We will be looking for the best photos in the upcoming weeks to use in our 2007 catalog! Be sure all photos submitted have the highest resolution possible. Let's see what you got! You can post your photos here on ArcheryTalk or you can also send them directly to us:

catalog photos c/o Joel
Martin Archery
3134 W. Highway 12
Walla Walla, Wa. 99362


----------



## Joel C (Nov 23, 2005)

Here is a couple of links from the Martin Tech forum to give you guys and gals some ideas:

http://martinarchery.com/mtechforum/showthread.php?t=315&page=3

http://martinarchery.com/mtechforum/showthread.php?t=327


----------



## Myk (Nov 19, 2003)

Are you caring about the model year of the bow?
How about if it's set up not quite as recommended, like a 3" overdraw on a 6.25" brace?
No use in sending mine if the bow's too old or the overdraw is too long.

Do you want to do the editing? (Blood, contrast, gamma, cropping, color)

How about an email address?


----------



## The Hoyt Shooter (Apr 28, 2005)

*how about this one?*

All decked out in Martin gear... 497 dressed, 587 live weight 20 13/16" pope and young, minnesota record, boone and crockett awards... by the way i am 14, and shoot a Cougar III w/ tru-arc +


----------



## Selil (Sep 5, 2005)

*Picture 1*

JoelC here is one.


----------



## Selil (Sep 5, 2005)

*Picture 2*

another


----------



## Selil (Sep 5, 2005)

*number 3*

Just for grins


----------



## Selil (Sep 5, 2005)

*Last one for today*

Just another picture


----------



## BOW GUY (Feb 13, 2003)

This at the 2005 Empire State Games.
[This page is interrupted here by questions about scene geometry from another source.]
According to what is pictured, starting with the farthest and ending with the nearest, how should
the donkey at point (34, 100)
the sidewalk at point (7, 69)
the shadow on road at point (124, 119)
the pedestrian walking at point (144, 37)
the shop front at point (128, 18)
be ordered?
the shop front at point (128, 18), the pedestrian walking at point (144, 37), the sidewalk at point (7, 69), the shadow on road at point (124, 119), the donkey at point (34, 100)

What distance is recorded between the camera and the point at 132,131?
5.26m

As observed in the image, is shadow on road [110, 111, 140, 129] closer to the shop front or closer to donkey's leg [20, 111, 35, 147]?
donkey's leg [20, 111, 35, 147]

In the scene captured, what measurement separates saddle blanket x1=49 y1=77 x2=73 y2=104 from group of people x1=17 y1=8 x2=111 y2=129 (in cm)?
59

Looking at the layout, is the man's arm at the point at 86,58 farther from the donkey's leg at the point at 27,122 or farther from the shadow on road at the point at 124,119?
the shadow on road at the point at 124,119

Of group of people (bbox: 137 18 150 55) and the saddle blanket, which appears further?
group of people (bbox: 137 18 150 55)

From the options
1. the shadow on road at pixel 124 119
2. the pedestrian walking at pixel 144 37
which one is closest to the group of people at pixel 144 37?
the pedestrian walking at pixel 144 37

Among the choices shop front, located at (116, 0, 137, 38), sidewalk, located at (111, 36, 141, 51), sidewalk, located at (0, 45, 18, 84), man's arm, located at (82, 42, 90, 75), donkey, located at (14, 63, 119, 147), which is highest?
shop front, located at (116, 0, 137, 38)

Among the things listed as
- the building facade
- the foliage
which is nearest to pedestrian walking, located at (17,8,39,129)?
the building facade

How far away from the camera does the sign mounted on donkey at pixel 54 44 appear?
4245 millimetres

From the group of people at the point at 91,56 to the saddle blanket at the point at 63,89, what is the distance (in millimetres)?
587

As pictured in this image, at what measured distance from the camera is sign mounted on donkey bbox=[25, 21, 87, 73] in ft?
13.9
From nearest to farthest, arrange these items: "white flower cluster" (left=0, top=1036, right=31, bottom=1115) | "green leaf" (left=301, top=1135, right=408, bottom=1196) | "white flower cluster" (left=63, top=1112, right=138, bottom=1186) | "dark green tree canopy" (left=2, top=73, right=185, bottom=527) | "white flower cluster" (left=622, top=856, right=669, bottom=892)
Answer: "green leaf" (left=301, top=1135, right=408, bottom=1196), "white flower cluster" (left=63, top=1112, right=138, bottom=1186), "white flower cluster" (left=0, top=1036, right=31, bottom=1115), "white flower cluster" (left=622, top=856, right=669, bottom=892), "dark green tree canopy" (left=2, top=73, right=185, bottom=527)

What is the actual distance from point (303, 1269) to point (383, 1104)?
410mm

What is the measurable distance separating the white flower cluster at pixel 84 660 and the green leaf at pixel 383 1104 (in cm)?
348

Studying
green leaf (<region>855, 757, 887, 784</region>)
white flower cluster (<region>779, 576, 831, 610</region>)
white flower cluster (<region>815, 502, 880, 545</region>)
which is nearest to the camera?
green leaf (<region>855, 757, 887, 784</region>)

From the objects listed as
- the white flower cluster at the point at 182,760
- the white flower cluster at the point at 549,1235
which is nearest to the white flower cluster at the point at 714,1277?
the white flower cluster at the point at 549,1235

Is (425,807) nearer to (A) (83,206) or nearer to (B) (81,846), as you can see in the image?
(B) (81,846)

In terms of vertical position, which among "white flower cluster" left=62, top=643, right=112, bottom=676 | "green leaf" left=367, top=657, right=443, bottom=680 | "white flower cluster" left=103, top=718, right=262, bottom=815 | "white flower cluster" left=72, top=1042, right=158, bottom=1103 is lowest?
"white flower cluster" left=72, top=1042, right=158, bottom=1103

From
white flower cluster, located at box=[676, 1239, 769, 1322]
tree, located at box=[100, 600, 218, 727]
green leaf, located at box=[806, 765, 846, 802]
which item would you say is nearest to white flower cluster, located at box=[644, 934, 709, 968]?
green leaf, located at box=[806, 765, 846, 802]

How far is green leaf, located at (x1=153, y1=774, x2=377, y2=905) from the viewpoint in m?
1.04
I won the Gold Medal in the Masters Division.


----------



## winter86 (Feb 13, 2003)

:rock-on: Here is a picture of me in December after I shot my first 1400 Fita round. Its pretty cool to have my name signed on the target with only John Dudley and Dave Cousins as company.


----------



## bowtroll (Mar 21, 2005)

View attachment 129720


View attachment 129721


View attachment 129722


----------



## hdhunter (Oct 24, 2002)

I have a higher resolution version on my PC if interested:wink:


----------



## mtmedic (Sep 20, 2004)

*Email pics*

AT will only allow 122kb files. Is that ok? I can email you a couple of pics too. Do you have an email address?


----------



## Mil6161 (Nov 13, 2003)

*Martin Phantom II*

I have a better one if needed......Connecticut 8-pointer.....thanks


----------



## northwoods (Dec 11, 2002)

Not to hijack the thread but Cougar that bear is absolutely beautiful. Nice job!!!:happy: :happy:


----------



## hdhunter (Oct 24, 2002)

Turkey


----------



## Joel C (Nov 23, 2005)

northwoods said:


> Not to hijack the thread but Cougar that bear is absolutely beautiful. Nice job!!!:happy: :happy:


I'll second that! These are all fine animals and great photos keep em' coming guys!


----------



## JeffreySlayR (Mar 1, 2006)

Washington State Mulie 
September 02, 2005
Martin SlayR SE Nitrous Cams


----------



## Joel C (Nov 23, 2005)

Nice try spectre! go pick yourself up a Martin and you might see yourself in the catalog.


----------



## Dado (Aug 1, 2004)

joelc said:


> Nice try spectre! go pick yourself up a Martin and you might see yourself in the catalog.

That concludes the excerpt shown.